---- TEXTE PRÉSENTÉ

Les Palestiniens ne font pas la guerre aux Israéliens qui sont victimes eux aussi de cette extrême-droite au pouvoir. Ils peuvent, après l’indépendance de la Palestine, opter pour un seul Etat. La division dans le monde n’est pas entre les religions, les races, les ethnies, et la nation reste à ce jour la meilleure forme de protection des populations qui acceptent de vivre ensemble.
Le temps de la majorité des citoyens est consacré au travail et aux besoins quotidiens, et, par conséquent, on est automate dans les trois quarts de nos actions. Ce qui fait dire au sociologue que «le sens pratique se substitue la plupart du temps à la conscience». On constate alors que le capital n’exploite pas seulement la force du travailleur, mais aussi sa faiblesse.
L’éditorial d’El-Moudjahid du 27/28 octobre dernier a pour titre «Le nouvel ordre barbare». Cet article fait fi de l’histoire de la colonisation de peuplement plusieurs fois centenaire. Les erreurs de ce genre se répètent souvent dans la presse et de la Télévision nationales.

--------
---- EXTRAITS DE LIGNES

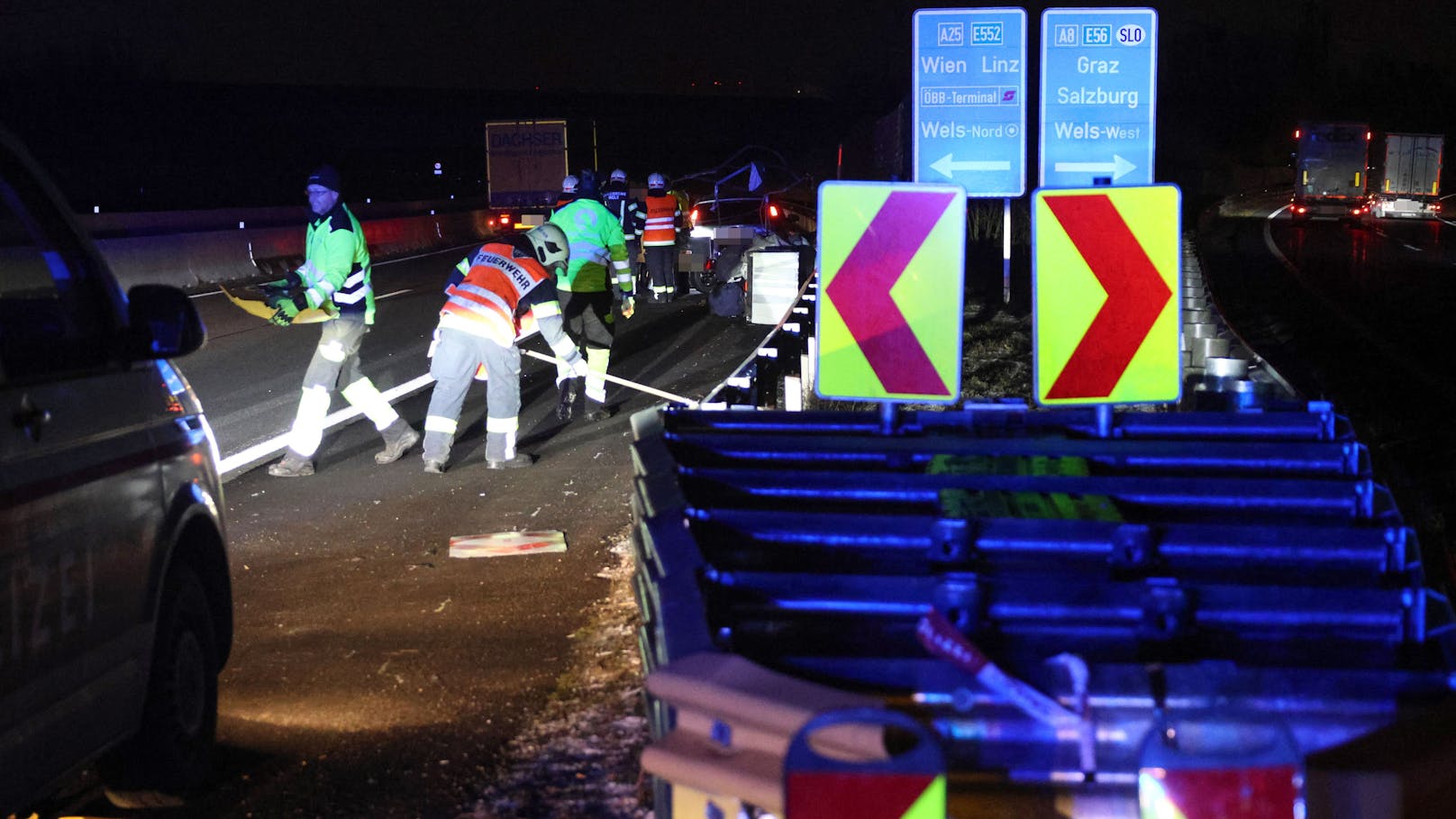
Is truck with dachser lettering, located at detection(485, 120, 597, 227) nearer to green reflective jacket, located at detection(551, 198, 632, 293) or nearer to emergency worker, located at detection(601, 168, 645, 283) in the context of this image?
emergency worker, located at detection(601, 168, 645, 283)

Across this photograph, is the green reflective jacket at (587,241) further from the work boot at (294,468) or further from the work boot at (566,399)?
the work boot at (294,468)

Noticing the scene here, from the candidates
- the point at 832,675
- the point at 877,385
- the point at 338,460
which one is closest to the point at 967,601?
the point at 832,675

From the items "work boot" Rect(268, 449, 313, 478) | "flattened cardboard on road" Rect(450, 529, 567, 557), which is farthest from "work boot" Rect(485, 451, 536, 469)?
"flattened cardboard on road" Rect(450, 529, 567, 557)

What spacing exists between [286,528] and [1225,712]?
704 centimetres

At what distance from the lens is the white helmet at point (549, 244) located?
10.2 meters

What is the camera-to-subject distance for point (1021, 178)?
14.2 metres

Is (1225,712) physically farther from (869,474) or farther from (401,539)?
(401,539)

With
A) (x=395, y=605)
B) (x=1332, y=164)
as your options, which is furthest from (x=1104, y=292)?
(x=1332, y=164)

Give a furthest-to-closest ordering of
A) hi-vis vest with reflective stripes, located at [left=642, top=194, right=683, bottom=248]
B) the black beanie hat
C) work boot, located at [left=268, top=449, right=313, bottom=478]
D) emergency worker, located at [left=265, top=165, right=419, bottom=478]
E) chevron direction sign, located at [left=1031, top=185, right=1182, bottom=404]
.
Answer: hi-vis vest with reflective stripes, located at [left=642, top=194, right=683, bottom=248], work boot, located at [left=268, top=449, right=313, bottom=478], emergency worker, located at [left=265, top=165, right=419, bottom=478], the black beanie hat, chevron direction sign, located at [left=1031, top=185, right=1182, bottom=404]

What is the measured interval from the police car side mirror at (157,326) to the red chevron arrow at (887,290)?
2189mm

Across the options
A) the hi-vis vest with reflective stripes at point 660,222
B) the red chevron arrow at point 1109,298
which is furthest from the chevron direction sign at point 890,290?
the hi-vis vest with reflective stripes at point 660,222

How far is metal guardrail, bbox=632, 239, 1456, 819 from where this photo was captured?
2.41m

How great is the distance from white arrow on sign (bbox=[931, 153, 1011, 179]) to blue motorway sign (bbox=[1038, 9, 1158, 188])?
88 centimetres

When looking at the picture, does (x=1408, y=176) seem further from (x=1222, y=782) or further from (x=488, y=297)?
(x=1222, y=782)
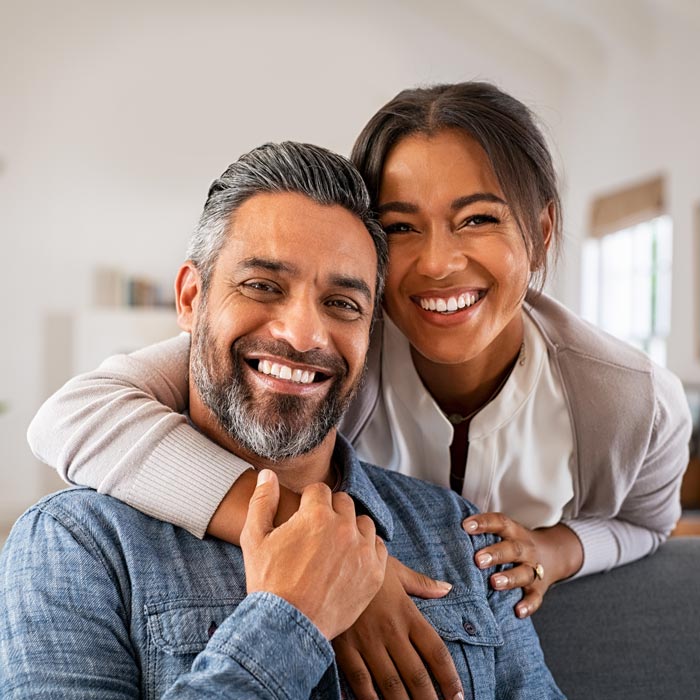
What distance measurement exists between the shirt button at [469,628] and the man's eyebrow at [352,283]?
21.4 inches

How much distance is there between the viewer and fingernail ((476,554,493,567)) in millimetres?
1491

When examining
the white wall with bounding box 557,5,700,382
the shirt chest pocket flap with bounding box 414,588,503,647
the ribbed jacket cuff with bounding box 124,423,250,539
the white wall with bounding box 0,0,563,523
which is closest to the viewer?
the ribbed jacket cuff with bounding box 124,423,250,539

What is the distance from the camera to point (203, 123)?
7184 mm

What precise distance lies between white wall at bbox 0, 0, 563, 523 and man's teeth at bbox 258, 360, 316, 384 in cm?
586

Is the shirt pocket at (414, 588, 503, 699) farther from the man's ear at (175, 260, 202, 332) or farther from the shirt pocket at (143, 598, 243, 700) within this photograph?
the man's ear at (175, 260, 202, 332)

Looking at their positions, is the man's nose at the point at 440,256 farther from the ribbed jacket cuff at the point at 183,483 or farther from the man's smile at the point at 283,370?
the ribbed jacket cuff at the point at 183,483

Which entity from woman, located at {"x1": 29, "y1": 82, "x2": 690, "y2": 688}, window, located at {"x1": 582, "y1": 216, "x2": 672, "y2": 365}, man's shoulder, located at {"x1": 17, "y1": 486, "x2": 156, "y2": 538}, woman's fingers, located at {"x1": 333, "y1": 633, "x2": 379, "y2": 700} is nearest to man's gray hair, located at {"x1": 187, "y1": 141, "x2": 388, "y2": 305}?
woman, located at {"x1": 29, "y1": 82, "x2": 690, "y2": 688}

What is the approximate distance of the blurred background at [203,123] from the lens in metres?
6.61

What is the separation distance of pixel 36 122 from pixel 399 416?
231 inches

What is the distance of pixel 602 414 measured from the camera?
1.73m

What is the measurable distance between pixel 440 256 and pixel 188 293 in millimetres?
435

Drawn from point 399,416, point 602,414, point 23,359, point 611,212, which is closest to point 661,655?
point 602,414

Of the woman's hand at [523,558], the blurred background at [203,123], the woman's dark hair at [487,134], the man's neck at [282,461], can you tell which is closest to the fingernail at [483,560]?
the woman's hand at [523,558]

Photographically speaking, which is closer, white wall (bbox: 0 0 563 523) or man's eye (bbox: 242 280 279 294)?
man's eye (bbox: 242 280 279 294)
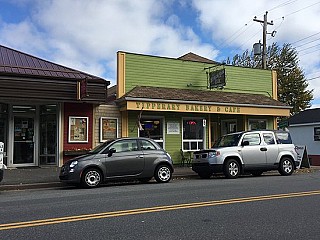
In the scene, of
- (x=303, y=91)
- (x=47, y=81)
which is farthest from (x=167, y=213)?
(x=303, y=91)

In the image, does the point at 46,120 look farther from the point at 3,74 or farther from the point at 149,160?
the point at 149,160

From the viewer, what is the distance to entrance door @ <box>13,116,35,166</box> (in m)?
16.1

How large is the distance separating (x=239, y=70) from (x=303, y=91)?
901 inches

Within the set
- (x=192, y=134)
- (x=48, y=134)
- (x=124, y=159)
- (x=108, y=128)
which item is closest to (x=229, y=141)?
(x=192, y=134)

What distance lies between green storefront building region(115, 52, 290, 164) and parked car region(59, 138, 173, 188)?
442 centimetres

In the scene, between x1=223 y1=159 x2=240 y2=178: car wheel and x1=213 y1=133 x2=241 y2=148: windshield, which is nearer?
x1=223 y1=159 x2=240 y2=178: car wheel

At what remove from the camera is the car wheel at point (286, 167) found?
1509 centimetres

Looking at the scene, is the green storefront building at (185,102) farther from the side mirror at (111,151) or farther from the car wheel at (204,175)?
the side mirror at (111,151)

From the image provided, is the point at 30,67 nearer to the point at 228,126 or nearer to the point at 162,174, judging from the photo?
the point at 162,174

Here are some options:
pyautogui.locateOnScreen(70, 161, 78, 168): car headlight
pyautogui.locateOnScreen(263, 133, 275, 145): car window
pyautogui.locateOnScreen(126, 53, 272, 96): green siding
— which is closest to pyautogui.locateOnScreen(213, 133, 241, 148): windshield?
pyautogui.locateOnScreen(263, 133, 275, 145): car window

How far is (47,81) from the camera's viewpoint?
1515 cm

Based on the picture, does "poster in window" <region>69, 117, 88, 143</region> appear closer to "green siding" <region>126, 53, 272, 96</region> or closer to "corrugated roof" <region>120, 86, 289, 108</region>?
"corrugated roof" <region>120, 86, 289, 108</region>

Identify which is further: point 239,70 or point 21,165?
point 239,70

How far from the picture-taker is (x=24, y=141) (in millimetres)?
16250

--------

### DÉFIS
• a. Reproduisez tel quel le passage du texte présenté qui s'ouvre sur les mots « Le temps de » et se clôt sur « la Télévision nationales. ».
• b. Veuillez dire si chacune des affirmations suivantes concorde avec le texte présenté, en répondant par oui ou par non et en citant mot pour mot les termes du texte qui tranchent. (i) La nation reste la meilleure forme de protection des populations qui acceptent de vivre ensemble. (ii) Le capital n'exploite que la force du travailleur. (iii) L'éditorial d'El-Moudjahid cité s'intitule « Le nouvel ordre mondial ».
• c. D'après le texte présenté, à quoi est consacré le temps de la majorité des citoyens ?

### CORRIGÉ
• a.
Le temps de la majorité des citoyens est consacré au travail et aux besoins quotidiens, et, par conséquent, on est automate dans les trois quarts de nos actions. Ce qui fait dire au sociologue que «le sens pratique se substitue la plupart du temps à la conscience». On constate alors que le capital n’exploite pas seulement la force du travailleur, mais aussi sa faiblesse.
L’éditorial d’El-Moudjahid du 27/28 octobre dernier a pour titre «Le nouvel ordre barbare». Cet article fait fi de l’histoire de la colonisation de peuplement plusieurs fois centenaire. Les erreurs de ce genre se répètent souvent dans la presse et de la Télévision nationales.

• b.
(i) Oui : « la nation reste à ce jour la meilleure forme de protection des populations qui acceptent de vivre ensemble ».
(ii) Non : « le capital n’exploite pas seulement la force du travailleur, mais aussi sa faiblesse ».
(iii) Non : « a pour titre «Le nouvel ordre barbare» ».

• c. Au travail et aux besoins quotidiens.